Tuesday, March 03, 2015

REASONABLE RULING AGAINST UNREASONABLE RULES

The California Supreme Court ruled that San Diego County’s blanket ban on where sex offenders can live is unconstitutional

San Diego County prohibits sex offenders from living within 2000 feet of a school or park where children gather. That makes it practically impossible for convicted sex offenders to reside anywhere within San Diego County.

On Monday, in a unanimous ruling, the California Supreme Court banned the blanket residence ban San Diego County imposed on convicted sex offenders. The seven justices held that those residence restrictions were likely to make sex offenders homeless and interfered with the supervision of sex offender parolees. Thus the court declared that the county’s residence ban was unconstitutional.

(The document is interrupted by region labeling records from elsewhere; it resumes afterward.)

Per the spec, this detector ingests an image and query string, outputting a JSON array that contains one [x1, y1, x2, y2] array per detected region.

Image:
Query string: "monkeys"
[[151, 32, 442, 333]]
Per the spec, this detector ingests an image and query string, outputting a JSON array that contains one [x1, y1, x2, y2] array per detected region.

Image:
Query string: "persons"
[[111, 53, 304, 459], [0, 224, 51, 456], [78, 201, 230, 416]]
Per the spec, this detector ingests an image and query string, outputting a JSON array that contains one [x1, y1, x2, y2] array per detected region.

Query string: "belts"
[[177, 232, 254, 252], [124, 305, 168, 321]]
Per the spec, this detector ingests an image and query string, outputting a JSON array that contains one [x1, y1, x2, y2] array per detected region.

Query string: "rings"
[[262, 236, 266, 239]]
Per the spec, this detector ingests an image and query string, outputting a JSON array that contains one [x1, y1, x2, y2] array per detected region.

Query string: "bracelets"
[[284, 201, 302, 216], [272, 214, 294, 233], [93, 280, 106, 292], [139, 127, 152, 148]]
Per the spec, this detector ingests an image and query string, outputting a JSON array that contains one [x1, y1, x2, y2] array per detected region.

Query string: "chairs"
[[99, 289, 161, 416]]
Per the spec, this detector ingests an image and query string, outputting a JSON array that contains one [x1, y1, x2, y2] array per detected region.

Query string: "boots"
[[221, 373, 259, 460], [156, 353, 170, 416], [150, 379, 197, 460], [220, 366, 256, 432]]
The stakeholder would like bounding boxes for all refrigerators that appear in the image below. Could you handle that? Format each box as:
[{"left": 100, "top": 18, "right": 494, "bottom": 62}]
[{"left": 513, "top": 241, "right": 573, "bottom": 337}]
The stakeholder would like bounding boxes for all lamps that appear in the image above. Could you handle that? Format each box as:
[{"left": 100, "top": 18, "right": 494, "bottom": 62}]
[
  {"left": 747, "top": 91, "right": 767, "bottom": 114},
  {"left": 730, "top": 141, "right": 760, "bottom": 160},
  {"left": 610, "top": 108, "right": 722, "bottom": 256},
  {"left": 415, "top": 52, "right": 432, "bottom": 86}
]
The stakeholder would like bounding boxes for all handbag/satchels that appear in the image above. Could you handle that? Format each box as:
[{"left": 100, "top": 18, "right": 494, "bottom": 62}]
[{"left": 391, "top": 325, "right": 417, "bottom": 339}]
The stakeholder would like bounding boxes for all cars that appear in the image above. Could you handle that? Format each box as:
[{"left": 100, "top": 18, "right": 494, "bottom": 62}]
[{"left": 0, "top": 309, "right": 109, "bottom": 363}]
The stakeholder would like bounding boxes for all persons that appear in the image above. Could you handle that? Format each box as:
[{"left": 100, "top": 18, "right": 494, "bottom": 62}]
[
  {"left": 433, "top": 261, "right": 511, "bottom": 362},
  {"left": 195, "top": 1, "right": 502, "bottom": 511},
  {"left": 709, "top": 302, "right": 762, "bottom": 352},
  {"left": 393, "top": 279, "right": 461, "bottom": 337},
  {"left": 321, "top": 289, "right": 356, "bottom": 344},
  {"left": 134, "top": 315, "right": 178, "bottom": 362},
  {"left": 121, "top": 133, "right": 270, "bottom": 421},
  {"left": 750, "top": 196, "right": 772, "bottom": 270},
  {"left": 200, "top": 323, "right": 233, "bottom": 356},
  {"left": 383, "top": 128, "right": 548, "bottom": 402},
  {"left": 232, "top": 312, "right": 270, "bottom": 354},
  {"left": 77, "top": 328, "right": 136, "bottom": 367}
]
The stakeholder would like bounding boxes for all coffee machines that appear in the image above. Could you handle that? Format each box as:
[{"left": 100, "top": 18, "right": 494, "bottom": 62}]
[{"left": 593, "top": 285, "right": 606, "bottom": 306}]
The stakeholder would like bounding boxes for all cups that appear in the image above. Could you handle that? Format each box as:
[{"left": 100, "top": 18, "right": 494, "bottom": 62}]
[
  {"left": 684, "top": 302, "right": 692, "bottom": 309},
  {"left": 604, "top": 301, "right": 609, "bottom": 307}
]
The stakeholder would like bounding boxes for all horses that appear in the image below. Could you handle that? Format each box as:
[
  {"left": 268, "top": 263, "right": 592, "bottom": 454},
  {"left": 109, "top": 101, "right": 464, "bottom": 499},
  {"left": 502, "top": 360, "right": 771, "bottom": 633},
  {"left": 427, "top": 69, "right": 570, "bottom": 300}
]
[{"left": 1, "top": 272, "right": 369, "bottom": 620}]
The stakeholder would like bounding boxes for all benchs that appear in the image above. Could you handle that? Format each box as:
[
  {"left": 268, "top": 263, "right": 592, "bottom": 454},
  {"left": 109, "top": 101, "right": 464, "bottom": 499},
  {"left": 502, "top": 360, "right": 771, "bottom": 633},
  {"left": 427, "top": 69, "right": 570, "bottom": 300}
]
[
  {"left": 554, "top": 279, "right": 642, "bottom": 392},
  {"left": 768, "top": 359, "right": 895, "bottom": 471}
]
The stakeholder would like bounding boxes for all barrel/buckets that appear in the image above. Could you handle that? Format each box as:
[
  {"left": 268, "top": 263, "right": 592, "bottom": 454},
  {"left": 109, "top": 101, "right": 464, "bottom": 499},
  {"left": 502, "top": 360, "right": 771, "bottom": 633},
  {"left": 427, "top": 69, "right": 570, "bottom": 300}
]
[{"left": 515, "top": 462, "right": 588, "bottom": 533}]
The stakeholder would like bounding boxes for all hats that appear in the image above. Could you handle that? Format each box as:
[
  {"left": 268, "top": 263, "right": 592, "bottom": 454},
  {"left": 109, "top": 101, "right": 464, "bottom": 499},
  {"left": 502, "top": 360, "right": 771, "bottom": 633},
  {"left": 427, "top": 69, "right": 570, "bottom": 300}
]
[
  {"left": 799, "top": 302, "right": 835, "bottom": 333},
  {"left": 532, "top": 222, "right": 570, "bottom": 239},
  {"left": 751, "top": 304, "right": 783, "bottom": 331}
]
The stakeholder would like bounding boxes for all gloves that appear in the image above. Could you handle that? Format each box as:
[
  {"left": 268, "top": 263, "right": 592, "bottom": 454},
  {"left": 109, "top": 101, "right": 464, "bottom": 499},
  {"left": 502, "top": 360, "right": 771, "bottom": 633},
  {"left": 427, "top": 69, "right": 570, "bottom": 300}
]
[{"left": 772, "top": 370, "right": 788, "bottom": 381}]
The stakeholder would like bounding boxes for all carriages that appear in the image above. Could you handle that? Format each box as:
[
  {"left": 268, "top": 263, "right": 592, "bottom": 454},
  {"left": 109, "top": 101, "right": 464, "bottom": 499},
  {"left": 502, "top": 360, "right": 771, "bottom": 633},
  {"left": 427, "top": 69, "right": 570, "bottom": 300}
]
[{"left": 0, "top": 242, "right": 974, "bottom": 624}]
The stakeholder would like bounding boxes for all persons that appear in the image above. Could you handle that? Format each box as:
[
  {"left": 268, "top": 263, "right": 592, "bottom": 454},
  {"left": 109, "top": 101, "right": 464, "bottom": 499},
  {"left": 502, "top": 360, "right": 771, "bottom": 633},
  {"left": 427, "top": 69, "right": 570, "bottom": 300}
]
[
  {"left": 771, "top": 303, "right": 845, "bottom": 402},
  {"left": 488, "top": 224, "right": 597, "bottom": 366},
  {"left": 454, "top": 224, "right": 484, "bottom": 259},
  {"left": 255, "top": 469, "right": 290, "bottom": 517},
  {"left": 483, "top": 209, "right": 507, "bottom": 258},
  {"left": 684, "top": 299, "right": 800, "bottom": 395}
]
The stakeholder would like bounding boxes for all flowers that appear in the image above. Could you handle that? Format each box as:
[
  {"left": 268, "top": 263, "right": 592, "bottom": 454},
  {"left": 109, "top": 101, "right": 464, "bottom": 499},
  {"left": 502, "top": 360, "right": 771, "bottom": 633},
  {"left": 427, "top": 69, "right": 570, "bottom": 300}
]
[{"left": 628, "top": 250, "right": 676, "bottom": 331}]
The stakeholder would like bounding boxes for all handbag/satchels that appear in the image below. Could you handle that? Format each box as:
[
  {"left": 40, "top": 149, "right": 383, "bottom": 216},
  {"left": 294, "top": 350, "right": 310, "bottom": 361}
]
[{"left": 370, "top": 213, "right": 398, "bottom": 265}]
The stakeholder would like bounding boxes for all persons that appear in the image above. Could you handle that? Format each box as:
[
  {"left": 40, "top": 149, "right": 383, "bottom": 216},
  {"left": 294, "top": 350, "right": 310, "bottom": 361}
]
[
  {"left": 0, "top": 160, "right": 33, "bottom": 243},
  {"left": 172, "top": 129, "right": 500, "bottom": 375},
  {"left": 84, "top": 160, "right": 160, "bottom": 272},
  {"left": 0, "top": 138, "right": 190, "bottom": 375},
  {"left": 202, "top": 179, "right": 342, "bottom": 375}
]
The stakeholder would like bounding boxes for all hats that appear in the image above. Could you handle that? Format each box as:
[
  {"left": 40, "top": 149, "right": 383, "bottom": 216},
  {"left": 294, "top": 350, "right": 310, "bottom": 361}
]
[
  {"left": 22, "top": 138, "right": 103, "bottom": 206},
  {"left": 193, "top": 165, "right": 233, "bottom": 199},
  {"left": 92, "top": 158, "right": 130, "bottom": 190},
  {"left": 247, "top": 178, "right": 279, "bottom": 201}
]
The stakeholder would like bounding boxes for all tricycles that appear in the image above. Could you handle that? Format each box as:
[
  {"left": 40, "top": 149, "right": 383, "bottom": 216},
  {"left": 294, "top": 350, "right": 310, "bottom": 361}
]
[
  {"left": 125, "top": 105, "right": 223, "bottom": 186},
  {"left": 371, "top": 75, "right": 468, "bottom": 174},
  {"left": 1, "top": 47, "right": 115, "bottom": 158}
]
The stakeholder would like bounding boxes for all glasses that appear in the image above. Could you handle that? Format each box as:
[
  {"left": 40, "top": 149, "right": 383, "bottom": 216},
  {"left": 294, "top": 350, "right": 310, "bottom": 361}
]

Justice Marvin Baxter wrote:

“Blanket enforcement of the residency restrictions against these parolees has severely restricted their ability to find housing. The rules have increased the incidence of homelessness among them, and hindered their access to medical treatment, drug and alcohol dependency services, psychological counseling and other rehabilitative social services available to all parolees.”

While this ruling applies only to San Diego County, it opens the door for sex offenders in other California counties to challenge similar residence restrictions.

I have long opposed residence restrictions that made it impossible for a sex offender to live with his wife and children, with his adult children, with his brother or cousin. Those ordinances are merely feel-good laws that really do not protect children from sexual predators. Monday's decision was a reasonable ruling against unreasonable rules.